■ SET TASK: Print the range of lines that opens with the line containing "How far from the camera is" and closes with the last line of the listing. Include both ends; print nothing more.

─── RECORD SET ───

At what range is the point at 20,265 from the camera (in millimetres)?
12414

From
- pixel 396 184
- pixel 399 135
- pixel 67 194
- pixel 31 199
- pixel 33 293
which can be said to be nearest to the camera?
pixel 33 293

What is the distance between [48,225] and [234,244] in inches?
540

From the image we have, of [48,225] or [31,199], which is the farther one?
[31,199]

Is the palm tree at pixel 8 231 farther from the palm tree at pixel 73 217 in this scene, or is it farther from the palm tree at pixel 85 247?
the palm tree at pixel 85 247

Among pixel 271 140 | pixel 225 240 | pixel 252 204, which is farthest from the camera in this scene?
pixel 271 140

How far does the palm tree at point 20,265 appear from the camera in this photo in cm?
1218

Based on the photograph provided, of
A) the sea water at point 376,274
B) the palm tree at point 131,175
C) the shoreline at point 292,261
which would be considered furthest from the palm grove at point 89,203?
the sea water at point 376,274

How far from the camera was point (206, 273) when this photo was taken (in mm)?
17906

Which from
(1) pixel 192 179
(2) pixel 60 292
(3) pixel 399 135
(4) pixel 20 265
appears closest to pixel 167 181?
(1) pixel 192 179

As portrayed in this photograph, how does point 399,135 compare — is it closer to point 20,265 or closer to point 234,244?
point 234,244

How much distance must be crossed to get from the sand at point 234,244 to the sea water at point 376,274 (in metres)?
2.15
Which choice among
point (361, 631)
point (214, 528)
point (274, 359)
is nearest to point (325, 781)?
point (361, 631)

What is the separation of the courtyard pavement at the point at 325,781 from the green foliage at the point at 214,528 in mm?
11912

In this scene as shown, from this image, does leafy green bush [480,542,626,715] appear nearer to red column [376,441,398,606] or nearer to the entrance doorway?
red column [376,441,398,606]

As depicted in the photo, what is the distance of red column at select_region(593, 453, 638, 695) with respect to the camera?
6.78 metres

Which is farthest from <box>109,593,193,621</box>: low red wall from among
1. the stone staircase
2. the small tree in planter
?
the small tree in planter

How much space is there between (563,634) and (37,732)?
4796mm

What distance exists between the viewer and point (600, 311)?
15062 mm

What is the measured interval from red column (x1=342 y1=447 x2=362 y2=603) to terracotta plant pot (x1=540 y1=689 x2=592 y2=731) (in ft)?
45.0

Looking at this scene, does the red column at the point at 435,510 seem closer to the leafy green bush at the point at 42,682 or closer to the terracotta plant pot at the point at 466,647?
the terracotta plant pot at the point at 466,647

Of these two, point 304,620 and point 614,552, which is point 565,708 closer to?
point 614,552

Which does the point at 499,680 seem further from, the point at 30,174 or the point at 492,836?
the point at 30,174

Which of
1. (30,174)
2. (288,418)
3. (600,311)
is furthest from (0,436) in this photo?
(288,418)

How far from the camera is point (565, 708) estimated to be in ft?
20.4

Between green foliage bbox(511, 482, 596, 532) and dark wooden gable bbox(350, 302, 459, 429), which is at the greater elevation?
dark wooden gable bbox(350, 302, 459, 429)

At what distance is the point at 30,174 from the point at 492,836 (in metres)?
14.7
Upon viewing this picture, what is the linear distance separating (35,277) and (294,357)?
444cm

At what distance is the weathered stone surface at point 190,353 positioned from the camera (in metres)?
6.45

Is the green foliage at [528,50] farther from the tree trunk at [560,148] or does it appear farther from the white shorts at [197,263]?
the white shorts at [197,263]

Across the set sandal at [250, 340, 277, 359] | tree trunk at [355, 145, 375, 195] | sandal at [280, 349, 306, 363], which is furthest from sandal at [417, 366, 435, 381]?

───

■ WRITTEN ANSWER:
How far from the camera is point (565, 708) estimated to be in ft?
20.4

Between green foliage bbox(511, 482, 596, 532) and dark wooden gable bbox(350, 302, 459, 429), which is at the greater elevation?
dark wooden gable bbox(350, 302, 459, 429)

At what distance is the point at 30,174 from the point at 492,836 (in metres)?
14.7
Upon viewing this picture, what is the linear distance separating (35,277) and (294,357)?
444cm

At what distance is the weathered stone surface at point 190,353 positioned from the camera (in metres)?
6.45

Is the green foliage at [528,50] farther from the tree trunk at [560,148] or does it appear farther from the white shorts at [197,263]?
the white shorts at [197,263]

Across the set sandal at [250, 340, 277, 359] | tree trunk at [355, 145, 375, 195] | sandal at [280, 349, 306, 363], which is furthest from sandal at [417, 366, 435, 381]?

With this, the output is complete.